Other grounds on which landlords can evict tenants include if they damage the property or sub-let without permission. Tenants can own pets, make small alterations and decorate (although they’re generally required to leave it freshly painted white when they leave). These are rare privileges in New Zealand’s rental market where, as the Tuapolas note, even hanging pictures on the walls can involve a difficult negotiation with a landlord.
Macht says that in Germany if there’s a problem with a property that reduces the occupant’s full use of the place, the tenant can reduce the rent. He and his family once rented a flat in Hanover, and a lengthy renovation of the exterior meant the windows on one side couldn’t be used, so he asked for a rent reduction and the landlord agreed.
Controls bar a landlord from lifting the rent on an existing tenancy by more than 20% over three years. And, in response to concerns about rising rents in the major cities, the German Government recently brought in a rule barring landlords from lifting rents more than 10% above the average for comparable houses when taking on new tenants.
Aside from the benefits to renters of secure tenure, Germany’s tightly regulated private rental market is also thought to have helped protect the economy from the speculative property bubbles that caused such damage in countries including Spain and Ireland.
In a recent address to the Bank for International Settlements, Stefan Gerlach, deputy governor of the Central Bank of Ireland, said countries that had large, deep rental markets suffered less than other countries in the global financial crisis, suggesting well-regulated residential rental systems promote resilience to economic shocks. He said longer, more secure tenancy agreements would allay the major worry for tenants in countries such as Ireland – where, as in New Zealand, one-year leases are standard – making renting a more attractive option and reducing the pressure to own.

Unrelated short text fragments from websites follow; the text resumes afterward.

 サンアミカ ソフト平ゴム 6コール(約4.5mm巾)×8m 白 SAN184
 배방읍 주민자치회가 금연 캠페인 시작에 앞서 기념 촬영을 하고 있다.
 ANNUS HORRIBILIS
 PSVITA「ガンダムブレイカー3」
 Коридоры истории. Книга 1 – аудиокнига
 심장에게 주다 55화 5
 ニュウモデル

Shamubeel Eaqub says New Zealand needs an “equilibrium shift” towards something more like the German model. That change could theoretically come from market pressure or from tighter regulation – but despite the rising number of households renting, the market has so far failed to adjust to renters’ desire for greater security. “Markets can be difficult to move, and that’s why governments regulate,” says Eaqub. “The question is, what’s the right level of regulation?”
He thinks one simple change could make a difference: alter the template tenancy agreement promoted by the Ministry of Business Innovation and Employment from a one-year term to a three-year term. “We’re not talking about wholesale changes. What we’re talking about is nudging the market to something a bit more long term.”

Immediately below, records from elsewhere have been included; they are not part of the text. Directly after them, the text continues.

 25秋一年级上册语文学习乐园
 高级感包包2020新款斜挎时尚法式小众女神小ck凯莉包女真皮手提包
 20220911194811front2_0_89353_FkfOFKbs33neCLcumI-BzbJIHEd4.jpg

Housing Minister Nick Smith agrees there is a need to “shift the culture of tenancy arrangements in New Zealand towards more long-term arrangements”. He says a lease is a private contract between tenant and landlord, which the Government would not override. But he says has asked officials to explore non-legislative tools, such as changing the standard tenancy contract to a longer term, with a longer notice period. Landlords and tenants could contract out of that if they chose.
As Eaqub points out, it makes solid political sense for the Government to listen to the needs of tenants. “Renters are actually the majority now, which I think is extraordinarily powerful. It makes sense politically to look after this group of people … We are talking about a political system that has long favoured property owners, and that worked because they were the majority of New Zealanders and voters. But now the balance is shifting and it’s creating all these social and economic pressures.
“The question is, will we find a political movement within current politicians, or a new party, that makes it part of its manifesto. There’s a parallel with the labour movement, which emerged to represent voiceless workers. This is similar in that tenants are also a largely voiceless and large group and the wealthy vested interests are so powerful they resist all change, even if it might actually be good for them.”